MATA INDONESIA, JAKARTA – Berdasarkan riset Google, Temasek dan Brain & Comany, Indonesia diprediksi menjadi “macan” ekonomi digital di Asia Tenggara pada 2025 dengan tingkat pertumbuhan mencapai 49 persen dan potensi hingga 133 miliar dolar AS. Omnibus Law Undang-Undang Cipta Kerja (Ciptaker) akan menjadi penggeraknya, terutama bagi startup yang bermunculan.

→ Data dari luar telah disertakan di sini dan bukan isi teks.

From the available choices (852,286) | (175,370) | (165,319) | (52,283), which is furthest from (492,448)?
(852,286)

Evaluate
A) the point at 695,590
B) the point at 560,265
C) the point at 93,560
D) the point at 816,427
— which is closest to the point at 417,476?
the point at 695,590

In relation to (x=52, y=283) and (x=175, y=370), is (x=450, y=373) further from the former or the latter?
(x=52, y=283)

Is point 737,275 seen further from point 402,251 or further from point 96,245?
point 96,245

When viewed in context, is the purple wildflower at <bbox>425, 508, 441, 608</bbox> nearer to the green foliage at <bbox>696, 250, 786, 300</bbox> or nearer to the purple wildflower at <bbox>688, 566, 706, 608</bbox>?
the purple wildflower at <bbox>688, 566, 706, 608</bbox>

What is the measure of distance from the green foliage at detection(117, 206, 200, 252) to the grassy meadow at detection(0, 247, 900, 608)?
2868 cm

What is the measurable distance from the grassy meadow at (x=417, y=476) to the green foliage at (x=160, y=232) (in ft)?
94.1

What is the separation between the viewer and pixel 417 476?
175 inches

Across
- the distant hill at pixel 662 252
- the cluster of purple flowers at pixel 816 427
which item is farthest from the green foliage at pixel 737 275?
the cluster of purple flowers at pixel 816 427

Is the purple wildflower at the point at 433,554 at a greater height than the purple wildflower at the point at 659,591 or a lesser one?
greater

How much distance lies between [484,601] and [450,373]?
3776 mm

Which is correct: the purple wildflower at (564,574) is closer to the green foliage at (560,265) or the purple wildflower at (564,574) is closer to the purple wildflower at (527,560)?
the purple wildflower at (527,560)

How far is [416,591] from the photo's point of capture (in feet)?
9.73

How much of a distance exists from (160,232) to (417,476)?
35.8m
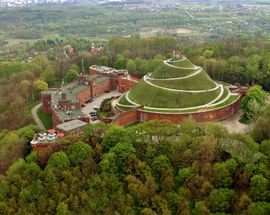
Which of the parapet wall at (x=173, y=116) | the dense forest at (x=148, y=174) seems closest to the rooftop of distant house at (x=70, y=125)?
the dense forest at (x=148, y=174)

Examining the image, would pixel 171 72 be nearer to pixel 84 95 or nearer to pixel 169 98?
pixel 169 98

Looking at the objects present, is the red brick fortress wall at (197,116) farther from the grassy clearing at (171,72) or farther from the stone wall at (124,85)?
the stone wall at (124,85)

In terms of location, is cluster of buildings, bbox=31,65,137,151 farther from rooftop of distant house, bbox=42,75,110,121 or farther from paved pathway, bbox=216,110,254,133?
paved pathway, bbox=216,110,254,133

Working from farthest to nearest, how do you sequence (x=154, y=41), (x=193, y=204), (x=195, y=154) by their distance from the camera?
(x=154, y=41) → (x=195, y=154) → (x=193, y=204)

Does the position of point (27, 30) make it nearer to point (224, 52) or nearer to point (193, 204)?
point (224, 52)

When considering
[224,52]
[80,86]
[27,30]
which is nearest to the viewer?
[80,86]

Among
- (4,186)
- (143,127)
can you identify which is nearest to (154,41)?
(143,127)
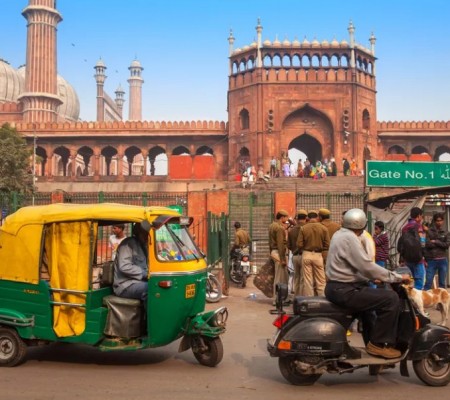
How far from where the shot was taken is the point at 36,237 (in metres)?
4.70

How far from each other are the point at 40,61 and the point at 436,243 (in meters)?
40.3

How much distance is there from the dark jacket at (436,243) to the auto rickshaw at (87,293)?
13.7ft

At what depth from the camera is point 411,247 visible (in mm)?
6996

“Beberapa operator ada yang mengatakan 40 persen, 60 persen, atau ada yang mungkin lebih tinggi dari itu lagi variannya, sehingga memang digital Indonesia itu di masa pandemi memang meningkat,” kata Direktur Eksekutif Indonesia ICT Institute yang juga pengamat ekonomi digital, Heru Sutadi.
Salah satu peningkatan ada pada e-commerce yang juga menggerakkan ekonomi Usaha Mikro Kecil Menengah (UMKM), karena lewat digital, usaha mereka tidak hanya bersifat lokal, tetapi bisa menjadi produksi nasional, bahkan global.
Memang, seperti dilansir Antaranews ada beberapa startup yang “menderita” diakibatkan karena pandemi itu sendiri, misalnya startup yang bergerak di sektor perjalan dan wisata.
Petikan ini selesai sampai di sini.